Originally, the signal was sent by radio waves to the receiver. Technology has developed to send it through ANT or Bluetooth. This enables devices such as cell phones and other mobile devices to use apps to receive data from the heart rate monitor sensors.

The receiver can be a watch display, wearable device, fitness band, mounted display for a bicycle, consoles on treadmills and other cardio machines, or mobile phone apps.

Heart Rate Zone Training With a Heart Rate Monitor

Walkers, runners, bikers use heart rate monitors to achieve the intensity of workout they want and to stay in their chosen heart rate zone.

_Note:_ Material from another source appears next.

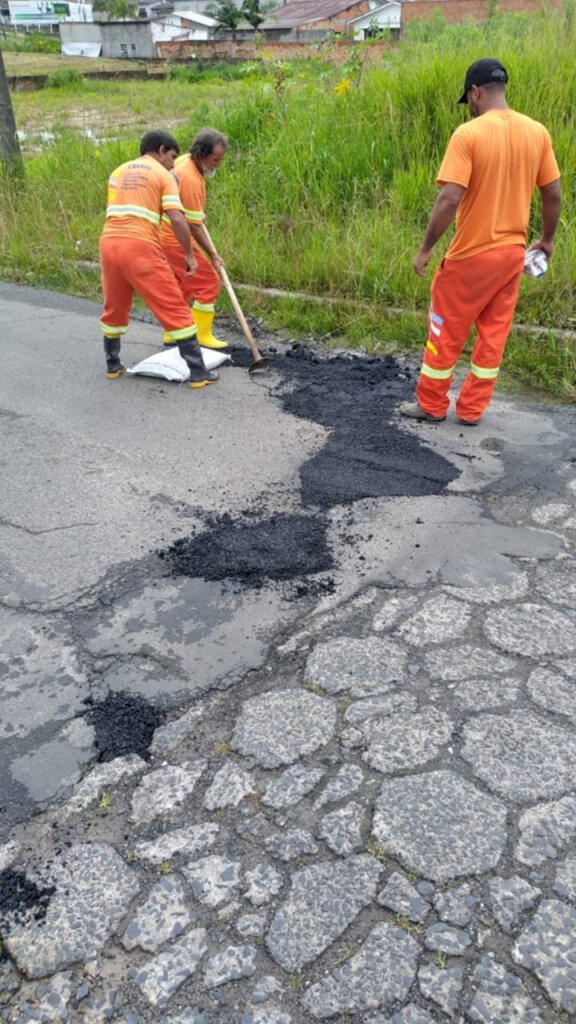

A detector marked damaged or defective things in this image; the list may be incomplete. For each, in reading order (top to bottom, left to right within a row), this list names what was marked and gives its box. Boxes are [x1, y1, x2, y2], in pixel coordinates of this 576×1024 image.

Various models have other functions such a stopwatch, GPS speed and distance, time of day, pre-set workouts, and calories burned.

Bluetooth heart rate monitors can transmit the data to your cell phone app where it can be used along with speed, distance, incline, and other workout data. For use without carrying a phone, various wrist or bicycle displays can also show a variety of information and sync with an app or workout website for detailed information after your workout.

In choosing a heart rate monitor, look for one that has the type of display you can most easily use and understand during your workout. Often they have pre-programmed exercise zones based on your age, while others allow you to set your zones to your individual preference.

Strap vs. Strapless LED Heart Rate Detection

Wearable devices can use LED lights on the wrist or arm to detect blood flow and count heart rate beats per minute. Fitness bands such as the Fitbit Charge and smartwatches such as the Apple Watch read heart rate continuously during workouts or can display your heart rate on demand at other points of the day. While this technology is improving in accuracy, many experts say it is still prone to inaccuracies. A study of the Fitbit Charge 2 found it consistently underestimated heart rate by 5.9 beats per minute, and the accuracy of Fitbit's LED heart rate detection is the subject of a class-action lawsuit. It can be wise to check your heart rate with an electrode strap heart rate monitor to see how a wrist-based LED device is performing for you.